Teens urged to stand up for Jesus
___By Dan Martin
___Texas Baptist Communications
___WACO--Teenagers need to stand up for Jesus in their schools, Jay Fannin told more than 900 youth and their leaders at CARGO 2000, a missions conference sponsored by Texas Woman's Missionary Union.
___"Stand up in your school," he said. "Schools are violent places, ... places were drugs are being handed out freely. You need to stand up.
___"But when you stand up in your school, you have to realize Jesus Christ is there with you. He will never leave you."
___The youth minister at Wedgwood Baptist Church in Fort Worth said there are three parts of standing up for Jesus.
___The first is to "bow down," or get before God in prayer, he said. The second is to believe God wants to do something, and the third is to "bond yourselves with other believers."
___As he encouraged them to pray, he told the stories of two people who prayed in very difficult circumstances.
___He told of Cassie Bernall, the teenager killed at Columbine High School in Littleton, Colo., who reportedly had been praying before she told the gunman she believed in God.
___ He also told of Jeremiah North, a teenager from Fort Worth who confronted the deranged gunman who invaded Wedgwood Baptist Church Sept. 15, during a See You at the Pole Rally.
___"Jeremiah had been praying, and when he stood up, he knew what to say.

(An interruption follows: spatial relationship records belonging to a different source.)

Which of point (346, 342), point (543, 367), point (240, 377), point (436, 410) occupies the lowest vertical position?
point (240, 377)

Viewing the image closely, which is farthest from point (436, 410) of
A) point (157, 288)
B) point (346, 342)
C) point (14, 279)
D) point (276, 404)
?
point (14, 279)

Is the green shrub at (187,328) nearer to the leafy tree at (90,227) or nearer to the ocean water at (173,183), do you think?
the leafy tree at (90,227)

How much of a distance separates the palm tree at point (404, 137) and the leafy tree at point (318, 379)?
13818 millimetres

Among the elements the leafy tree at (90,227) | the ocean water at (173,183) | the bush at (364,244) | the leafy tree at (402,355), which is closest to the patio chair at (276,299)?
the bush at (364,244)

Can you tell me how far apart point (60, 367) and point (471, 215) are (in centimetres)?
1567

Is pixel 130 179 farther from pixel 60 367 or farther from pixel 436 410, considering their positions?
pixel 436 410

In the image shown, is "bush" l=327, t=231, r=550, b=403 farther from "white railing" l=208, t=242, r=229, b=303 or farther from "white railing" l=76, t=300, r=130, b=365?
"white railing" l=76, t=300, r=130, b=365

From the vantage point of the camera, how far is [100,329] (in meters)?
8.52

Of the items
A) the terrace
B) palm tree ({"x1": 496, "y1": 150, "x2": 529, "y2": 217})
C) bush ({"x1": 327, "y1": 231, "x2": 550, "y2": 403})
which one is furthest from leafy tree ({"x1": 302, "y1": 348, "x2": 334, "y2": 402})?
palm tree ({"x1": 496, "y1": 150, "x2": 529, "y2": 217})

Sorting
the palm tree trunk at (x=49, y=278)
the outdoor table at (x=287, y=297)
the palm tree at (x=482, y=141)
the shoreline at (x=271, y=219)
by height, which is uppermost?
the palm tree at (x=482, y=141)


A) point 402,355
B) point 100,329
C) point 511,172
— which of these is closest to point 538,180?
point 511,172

There is power in prayer," Fannin told the youth group.
___He also told the teens they "have to believe in Christ totally. ... You have to believe God can do it.
___"You can ask God to do amazing things in your school and with your friends. But if you don't believe he can do it, you limit God. The reason he doesn't do it is because people don't believe."
___He promised the young people that God will honor their desire for God to act, and he illustrated with the story of three freshmen who decided to meet at the front of their school every day and pray for their friends and classmates.
___"The three became 10, and then 40. In six months it was 180 people. When they graduated, the class president was a Christian; the valedictorian was a Christian. Their campus was changed because they believed God can do something."
___He also encouraged them to "bond together with other Christians."
___"There are two things you cannot do alone," he said. "The first is get married. The second is be a Christian.
___"You must bow down, get on your knees and ask God to do something in your life, in your school, among your friends. Then you have to believe he can do it. Then, stay with your Christian friends, who will be your anchor, strength, accountability and power."